» **Task requirements**:
1 - In the Bone Mountain review, condense the paragraph beginning "Bone Mountain is the third" into a short bulleted list that keeps its main facts.
2 - Answer these questions from the Bone Mountain review:
(a) Where does Bone Mountain fall in the series?
(b) Who is Shan's Tibetan lama friend and traveling companion?
(c) What does the reviewer say they are?
3 - Copy the passage of the Bone Mountain review between "In the first" and "Tibetan Buddhist philosophy.", inclusive.

Bone Mountain by Eliot Pattison: A review

Bone Mountain is the third in Eliot Pattison's interesting series of thrillers/mysteries revolving about the central character of Shan, a former police inspector in Beijing who spent years in a Chinese prison because he refused to turn a blind eye to corruption in high places. Finding himself exiled to a work camp in Tibet which was otherwise peopled by Tibetan monks and lamas, he learned much from his fellow inmates and, when a Chinese official arranged for his unofficial release from prison, he made his way to those monks and lamas on the outside and cast his lot with them.

In the first two books in this series, I felt rather lost in the narrative. It was only with this entry that I began to feel that I could follow what the writer was trying to do, as I began to understand a bit more of the Tibetan Buddhist philosophy. 

At one point in the narrative, Lokesh, Shan's Tibetan lama friend and traveling companion, says that Tibetans like to walk for it keeps them connected to the earth and gives them time to contemplate. I am a gardener so I understand about connection to the earth and contemplation. Perhaps I have more in common with the Tibetan Buddhists than I realized.

» **Recorded information**:
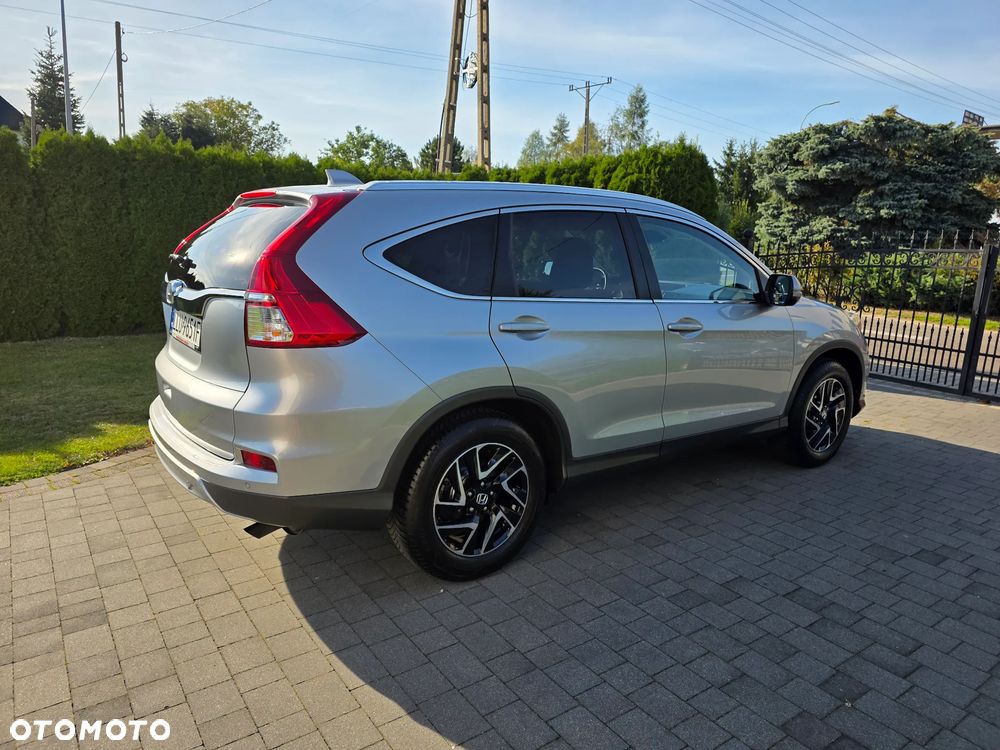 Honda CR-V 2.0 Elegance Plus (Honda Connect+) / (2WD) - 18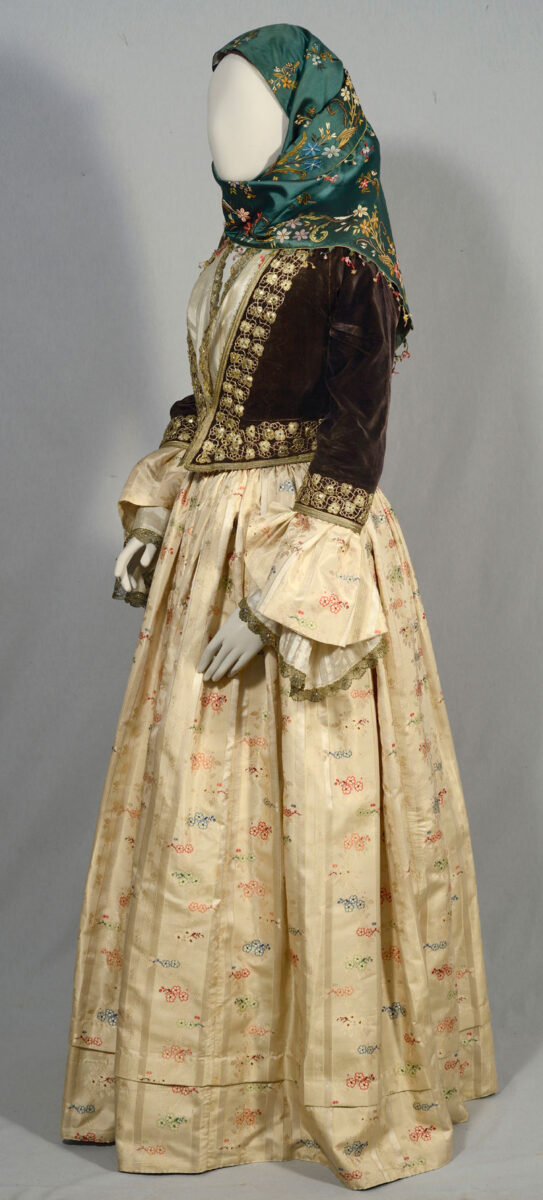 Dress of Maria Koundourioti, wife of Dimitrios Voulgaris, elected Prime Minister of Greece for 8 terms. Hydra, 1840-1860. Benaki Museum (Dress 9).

» **Your responses**:
1 -
- Bone Mountain is the third book in Eliot Pattison's thriller/mystery series centered on Shan.
- Shan, a former Beijing police inspector, spent years in a Chinese prison for refusing to ignore corruption in high places.
- He was exiled to a Tibetan work camp where his fellow inmates were monks and lamas, and he learned much from them.
- After a Chinese official arranged his unofficial release, he joined those monks and lamas on the outside.

2 -
(a) It is the third book in the series.
(b) Lokesh.
(c) A gardener.

3 -
In the first two books in this series, I felt rather lost in the narrative. It was only with this entry that I began to feel that I could follow what the writer was trying to do, as I began to understand a bit more of the Tibetan Buddhist philosophy.